I get very mixed messages at work: this is the highest priority until the next directive comes along. I’m not sure I’ve ever said it out loud but I don’t envy my boss the added responsibility with just a fraction more authority that goes with that particular job. Being the control freak that I am it would no doubt drive me nuts to know that my performance was being judged on the merits of others.
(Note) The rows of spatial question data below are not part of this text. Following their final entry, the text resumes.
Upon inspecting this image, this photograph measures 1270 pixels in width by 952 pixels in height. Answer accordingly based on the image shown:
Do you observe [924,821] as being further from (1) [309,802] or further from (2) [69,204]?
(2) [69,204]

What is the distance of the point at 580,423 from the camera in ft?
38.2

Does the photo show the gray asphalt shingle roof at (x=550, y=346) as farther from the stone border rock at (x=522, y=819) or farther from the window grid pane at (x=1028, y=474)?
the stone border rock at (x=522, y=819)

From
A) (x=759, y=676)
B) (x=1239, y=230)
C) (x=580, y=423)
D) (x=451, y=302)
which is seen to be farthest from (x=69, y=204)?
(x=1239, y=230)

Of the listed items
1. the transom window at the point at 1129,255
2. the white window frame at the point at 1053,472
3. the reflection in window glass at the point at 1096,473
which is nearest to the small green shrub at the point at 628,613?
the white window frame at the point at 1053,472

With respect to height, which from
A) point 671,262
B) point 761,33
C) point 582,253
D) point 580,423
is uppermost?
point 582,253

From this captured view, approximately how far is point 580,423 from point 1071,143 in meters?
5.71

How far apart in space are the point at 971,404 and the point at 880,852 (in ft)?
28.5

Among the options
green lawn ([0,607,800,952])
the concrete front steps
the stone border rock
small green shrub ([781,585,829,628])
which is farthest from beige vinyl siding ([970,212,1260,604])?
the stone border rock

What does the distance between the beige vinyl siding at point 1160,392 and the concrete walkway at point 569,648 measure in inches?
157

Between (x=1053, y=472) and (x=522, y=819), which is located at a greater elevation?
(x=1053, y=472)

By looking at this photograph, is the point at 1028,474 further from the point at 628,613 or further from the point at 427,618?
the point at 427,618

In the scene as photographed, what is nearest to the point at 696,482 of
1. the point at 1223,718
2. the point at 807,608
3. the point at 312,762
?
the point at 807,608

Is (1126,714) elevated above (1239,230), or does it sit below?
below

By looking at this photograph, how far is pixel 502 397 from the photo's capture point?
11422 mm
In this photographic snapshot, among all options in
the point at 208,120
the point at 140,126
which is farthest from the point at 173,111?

It’s funny that that’s exactly what’s bound to happen in real life, though. theVet has mentioned more than once that her vested interest in seeing me in presentable clothes is a reflection on her more than it is me, and every child is a mirror of the adults in their life, likewise. Right now of course it’s as easy as picking out the right clothes (and for me the dilemma of matching shirt to pants and socks is solved by figgy’s insistence on wearing dresses), but before much longer the behavior and demeanor is set by our tone. If the kid is crazy what does that say about the adults?

Mike

Old Time Song

22 January 2010

Dear J-

I suppose it was inevitable; the songs of your youth show up on some nostalgia station or retro show and you end up reflecting on the passage of time. What were you doing the first time you heard it, and how long has it been now? If it feels like forever, perhaps it has been: the years have a habit of slipping away from you as you’re not looking. Me, since high school every four years or so I end up moving on to something else: new school, new job, new place to live; I get so caught up in the acts of change that I never realized counting off by twos and fours makes the time pass twice as fast.

We might be on the verge of something new or not; we keep picking up new experiences and talents as we get older, after all, and who knows what we can do now that we couldn’t when REM made the jump to mainstream radio. The jokes are about being aged to perfection and how we don’t get older, we get better, right? Yet you find yourself in a kind of stasis year after year; you settle into a comfortable groove, you decide that the path of least resistance must be the best one but that’s just putting your life on autopilot and killing time until the next big thing comes along.

How far away from Tubthumping are we now, twelve or thirteen years? It’s an amazing gap; I love reflecting on the changes and every similarity too. We’re still going out for lunch — together — when we can, but now we have a little passenger to tag along weekends; we’re still laughing with abandon, but now often at her antics. Kudos to your past, right, but let’s let it lie there; we flash back to it every so often when we get reminded by song or dance but only to visit, never to stay.